Address
- 1 Wolverine Drive Havana, Arkansas, 72842 United States

District information
- Type: Public
- Grades: PreK–12
- NCES District ID: 0500041

Students and staff
- Students: 380
- Teachers: 43.3
- Staff: 44.28
- Student–teacher ratio: 8.78

Other information
- Website: www.wycschools.com

= Western Yell County School District =

School district in Arkansas

Western Yell County School District is public school district based in the rural, distant community of Havana, Arkansas, United States. The school district provides early childhood, elementary and secondary education from prekindergarten through grade 12. The district encompasses 154.47 mi2 of land, in western Yell County, to include the following communities: Havana, Belleville, and a part of Corinth. It is the smallest of four public school districts in Yell County with two facilities and serving approximately 500 students per year.

==History==
Western Yell County School District was formed on July 1, 1985 by the consolidation of the former Belleville School District and Havana School District.
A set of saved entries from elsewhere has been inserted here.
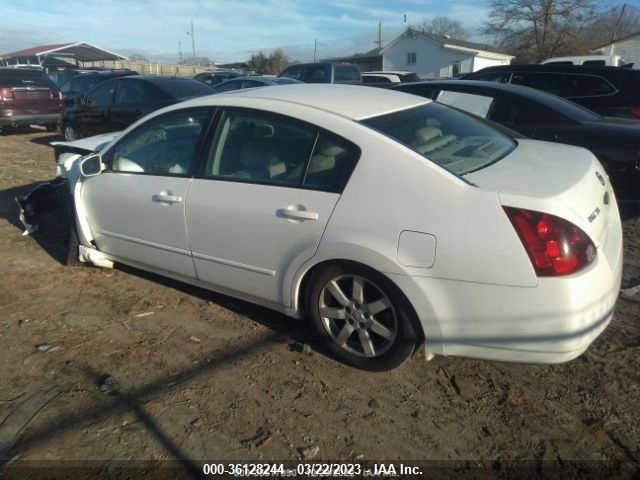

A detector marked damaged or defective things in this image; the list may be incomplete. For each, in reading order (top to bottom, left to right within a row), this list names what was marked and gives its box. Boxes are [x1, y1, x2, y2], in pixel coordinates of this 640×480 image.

damaged front bumper [16, 176, 70, 236]
damaged white car [16, 84, 624, 372]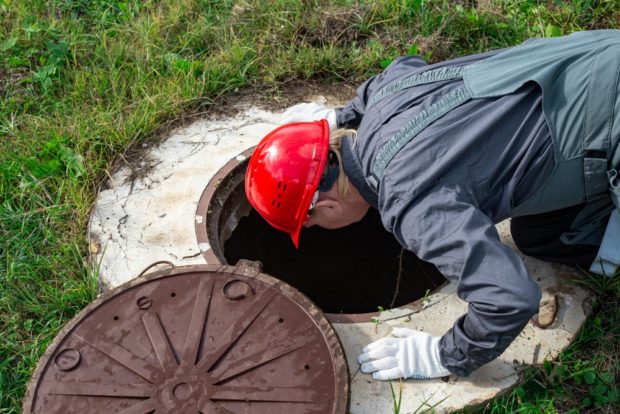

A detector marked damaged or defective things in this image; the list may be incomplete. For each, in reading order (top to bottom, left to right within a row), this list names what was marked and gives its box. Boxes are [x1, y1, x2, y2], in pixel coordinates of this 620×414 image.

rusted metal cover [23, 264, 348, 412]
cracked concrete [88, 98, 596, 414]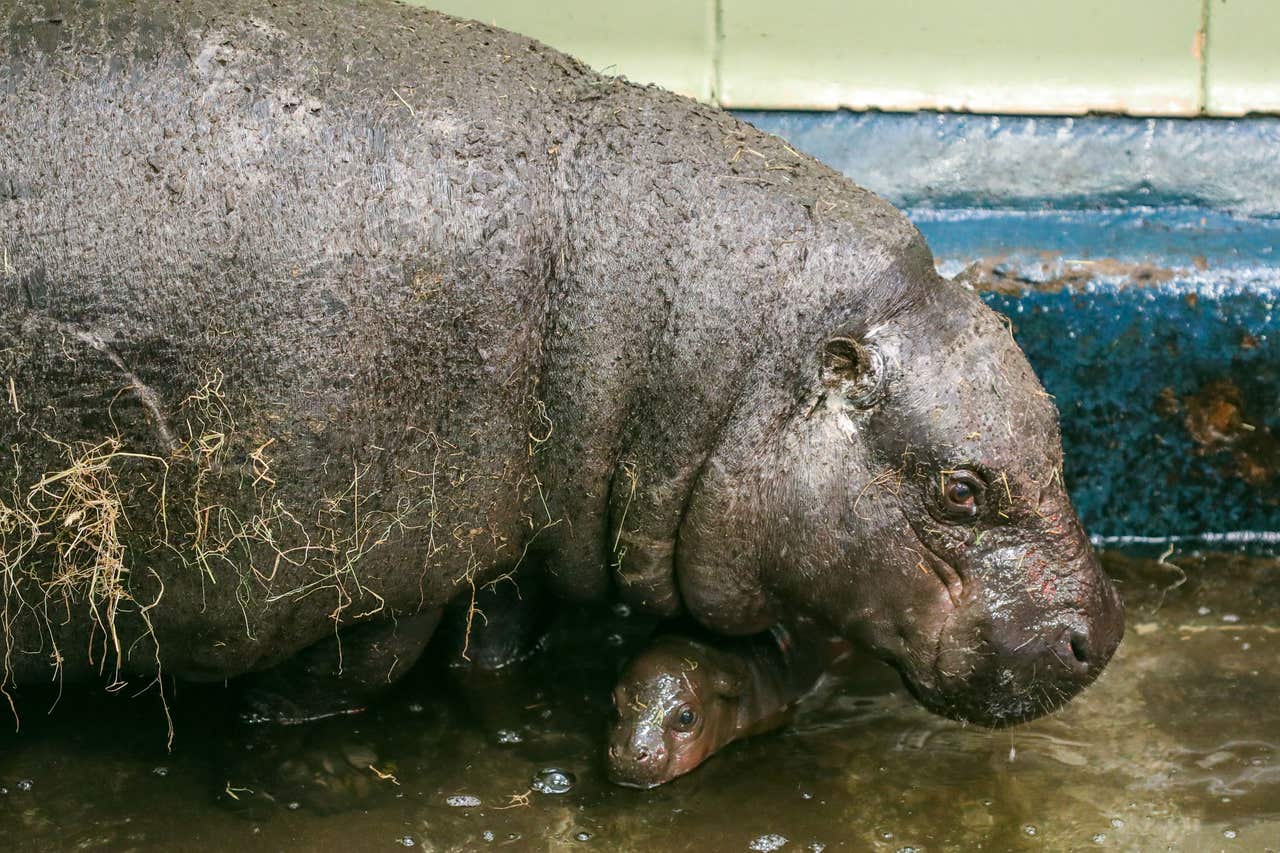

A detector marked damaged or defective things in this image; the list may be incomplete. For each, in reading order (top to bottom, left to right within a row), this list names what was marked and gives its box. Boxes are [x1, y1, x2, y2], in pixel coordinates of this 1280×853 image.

peeling blue paint [742, 109, 1280, 548]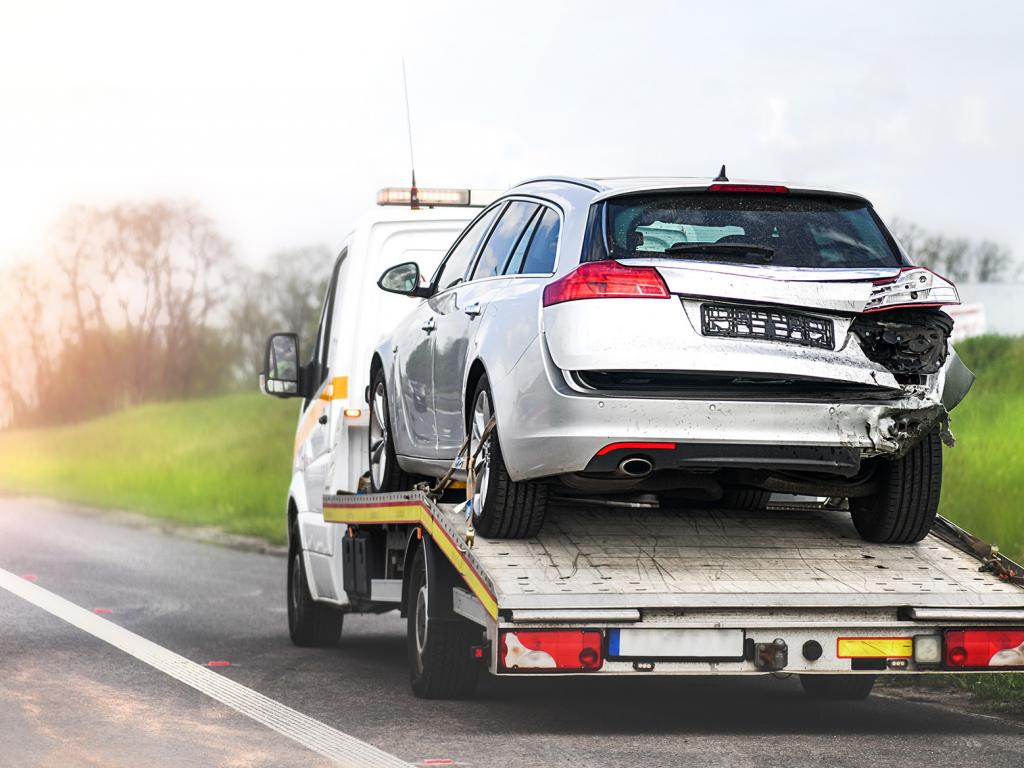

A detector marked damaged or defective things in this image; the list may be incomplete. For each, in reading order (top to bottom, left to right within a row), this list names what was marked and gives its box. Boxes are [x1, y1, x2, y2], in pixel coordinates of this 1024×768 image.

broken tail light [544, 260, 671, 305]
broken tail light [864, 266, 958, 311]
damaged car [370, 177, 974, 544]
broken tail light [499, 630, 602, 671]
broken tail light [942, 626, 1024, 671]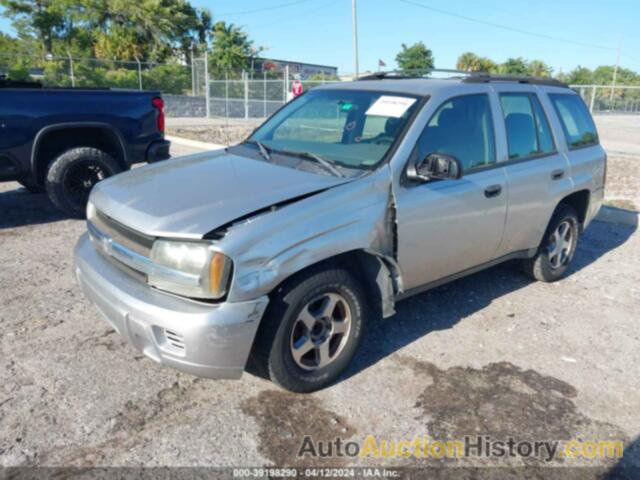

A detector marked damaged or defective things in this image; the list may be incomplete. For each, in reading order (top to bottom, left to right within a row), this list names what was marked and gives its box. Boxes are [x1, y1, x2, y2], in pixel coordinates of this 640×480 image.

crumpled hood [90, 150, 350, 238]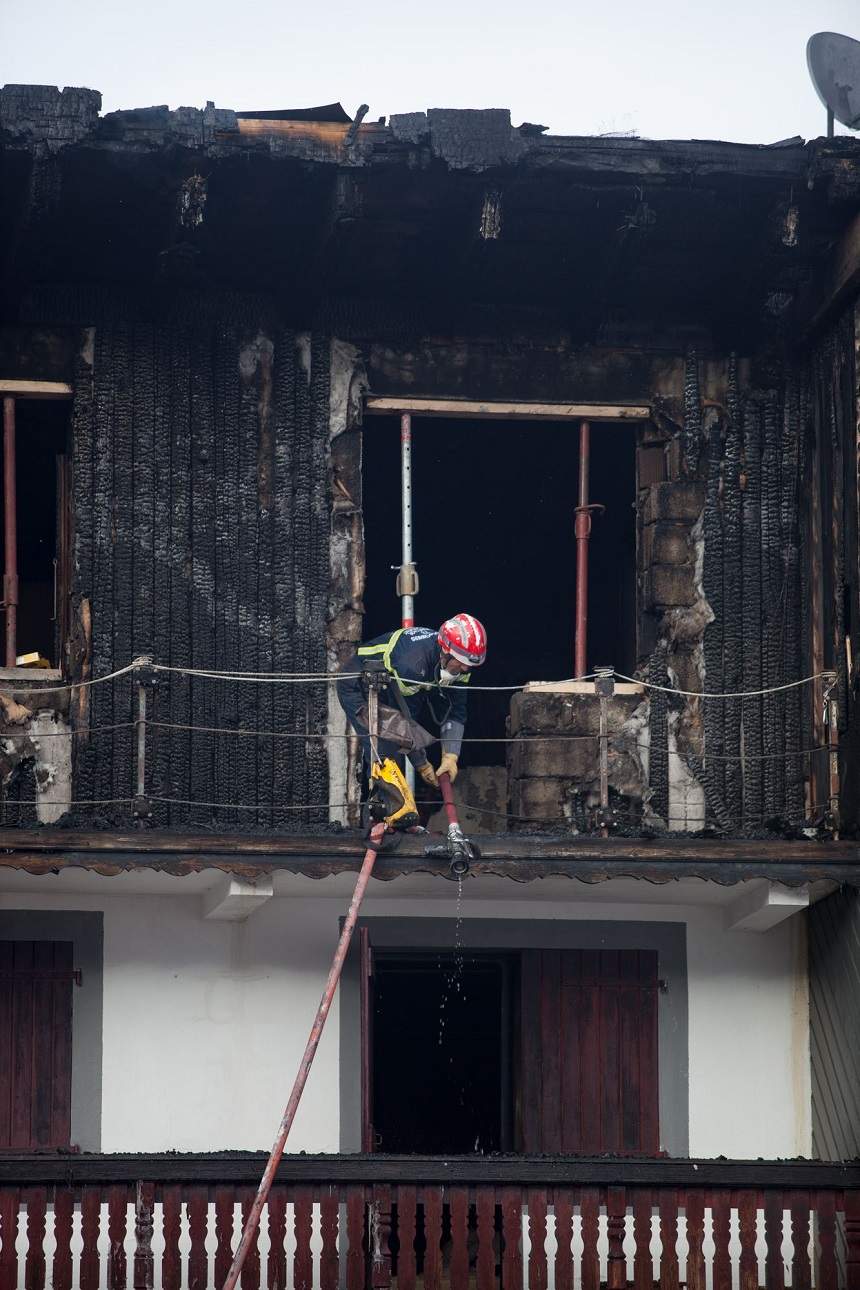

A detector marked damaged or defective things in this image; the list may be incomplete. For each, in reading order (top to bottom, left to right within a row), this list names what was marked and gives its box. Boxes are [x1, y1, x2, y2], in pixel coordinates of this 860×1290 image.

charred wall [5, 291, 335, 825]
charred beam end [3, 1150, 856, 1186]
In 2012, Western Yell County High School was nationally recognized as a silver medalist in the Best High Schools Report developed by U.S. News & World Report. The school was ranked No. 1,746 in the nation and No. 15 in the state.

== Schools ==
- Western Yell County High School – serving students in grades 7 through 12.
- Western Yell County Elementary School – serving students in prekindergarten through grade 6.